What is needed:
Return the text of each row below as a JSON list of strings, one string per line, skipping any blank lines and leaving the pictures out.

--------

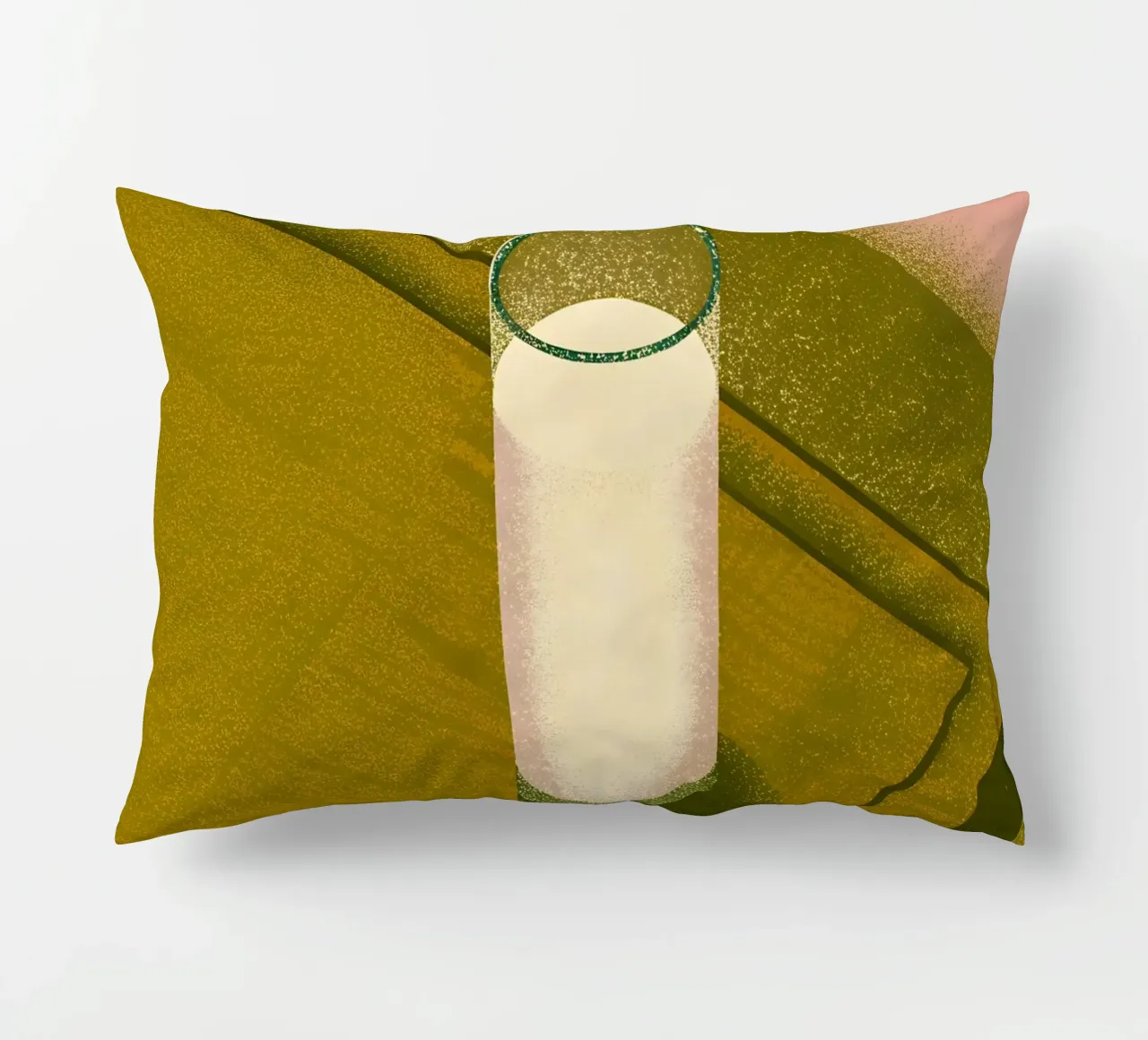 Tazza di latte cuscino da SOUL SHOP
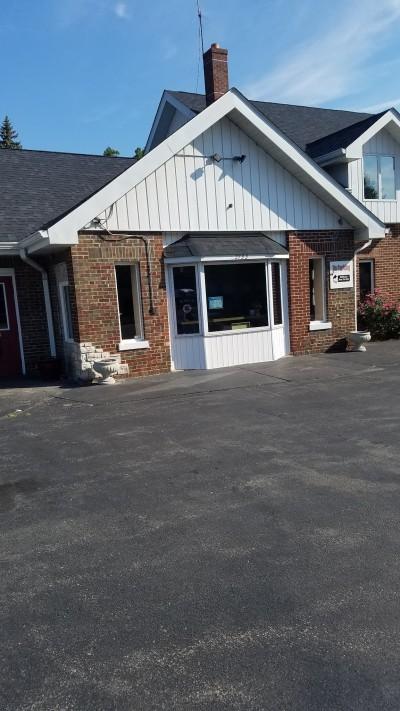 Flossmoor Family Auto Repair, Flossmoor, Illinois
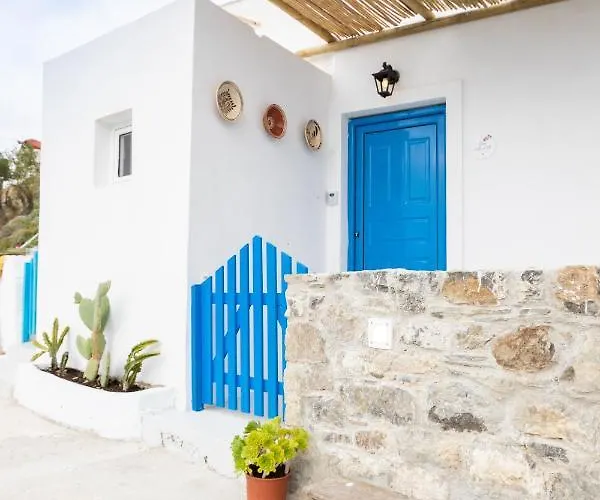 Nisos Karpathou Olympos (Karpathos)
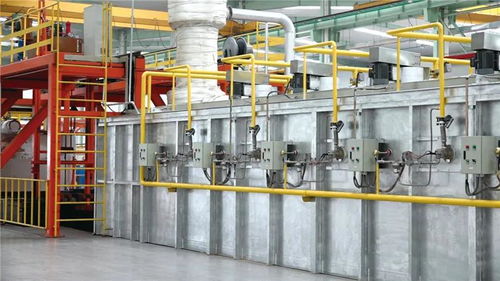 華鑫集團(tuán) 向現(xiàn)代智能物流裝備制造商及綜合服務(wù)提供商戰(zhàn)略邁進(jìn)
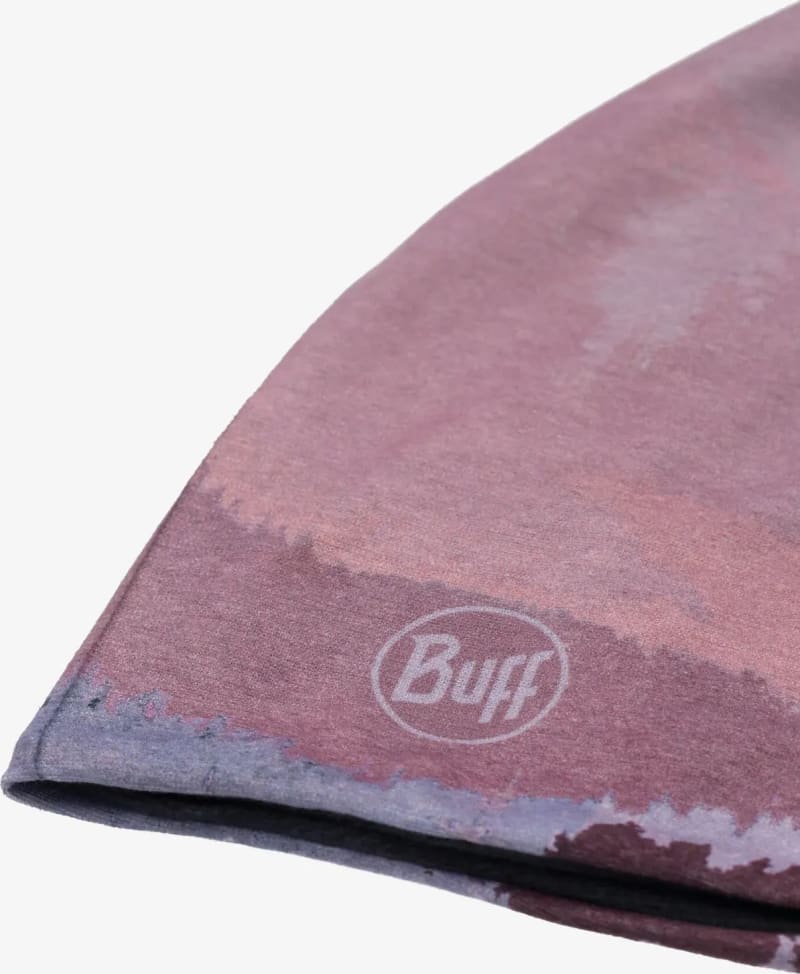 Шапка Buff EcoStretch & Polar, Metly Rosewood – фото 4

--------

Output of the exercise:
[
  " Tazza di latte cuscino da SOUL SHOP",
  " Flossmoor Family Auto Repair, Flossmoor, Illinois",
  " Nisos Karpathou Olympos (Karpathos)",
  " 華鑫集團(tuán) 向現(xiàn)代智能物流裝備制造商及綜合服務(wù)提供商戰(zhàn)略邁進(jìn)",
  " Шапка Buff EcoStretch & Polar, Metly Rosewood – фото 4"
]